When Cassandra was back at home, however, it became clear that there were complications; the rod was slipping into her knee. She had additional surgeries in June and August, 2000; Carol remembers that finally in April, 2001 “she became a total child again. She was walking without the walker, riding her bike, running around. It was incredible to see the transformation.”
Dr. Conrad sums up Cassandra's approach to her surgeries: “If you do it carefully, kids tolerate multiple surgeries really well. Little kids are pretty courageous; they have some anxieties but they don't have any fear.”
Children are pretty courageous,” says Dr. Conrad.
An incredible gift Carol has been patient with the drives back and forth from Spokane to Seattle for appointments and surgeries, and the long recovery periods. “As long as the cancer stays away,” she says, “we'll deal with the little things.”

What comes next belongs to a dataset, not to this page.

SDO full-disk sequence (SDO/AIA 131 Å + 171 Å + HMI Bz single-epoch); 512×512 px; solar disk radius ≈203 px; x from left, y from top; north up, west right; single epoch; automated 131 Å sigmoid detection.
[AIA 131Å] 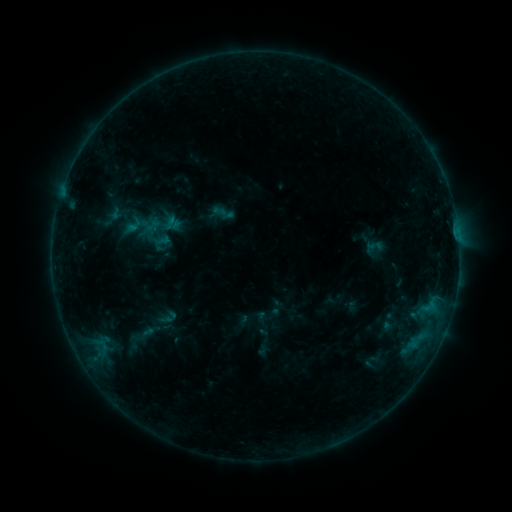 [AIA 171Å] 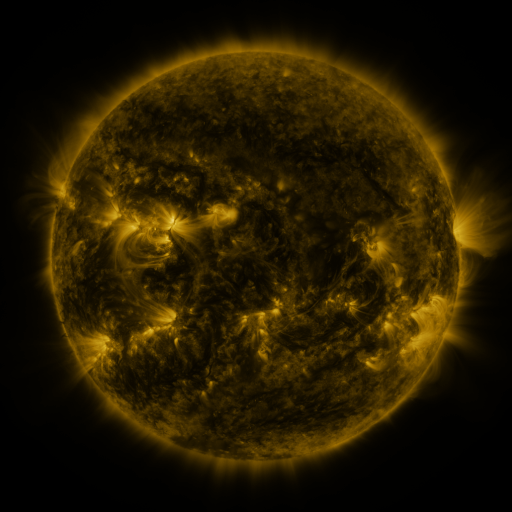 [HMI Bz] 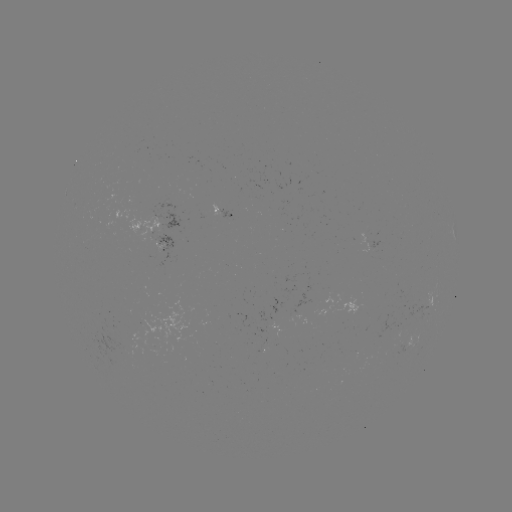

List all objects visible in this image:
sigmoid: (212, 204, 227, 220)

She adds that before Cassandra's cancer she had not known about tissue banking. “You hear about people donating a lung or a liver when they die, but I'd never heard of a tissue bank before, of a place that could provide donor bone to prevent amputations.
“You don't realize how important donation is until you face something like this yourself. It's such an incredible gift.”
A deep gratitude Helping patients like Cassandra is a special mission for both Dr. Conrad and the Tissue Services. “We've become one of a handful of sources for osteochondral bone in pediatric and adolescent limb-sparing procedures,” explains Tissue Services director Margery Moogk. “In fact, we were established to do this. It was one of the specific needs in the community when Dr. Conrad established his practice here more than a decade ago.”
In the last ten years, the Tissue Services has distributed more than 1,300 osteochondral grafts for pediatric and adolescent recipients, giving many children the same chance for the happy, healthy and normal life that Cassandra, with her easy smile and lively spirits, clearly enjoys.
Like Carol Burris, Dr. Conrad feels deeply indebted to families who choose donation in a moment of tragedy. “The courage of parents who consent to donation when their child dies is nothing short of heroic,” he says.
When asked what she would say to families of young donors, Carol pauses and searches for words. “They don't know how much they've given me,” she says. As Carol looks at Cassandra, hamming it up in the spring sunshine, an expression of delight transforms her face.
“Until you go through this you just don't know how important this is. You can't thank people enough; it's right here at home.”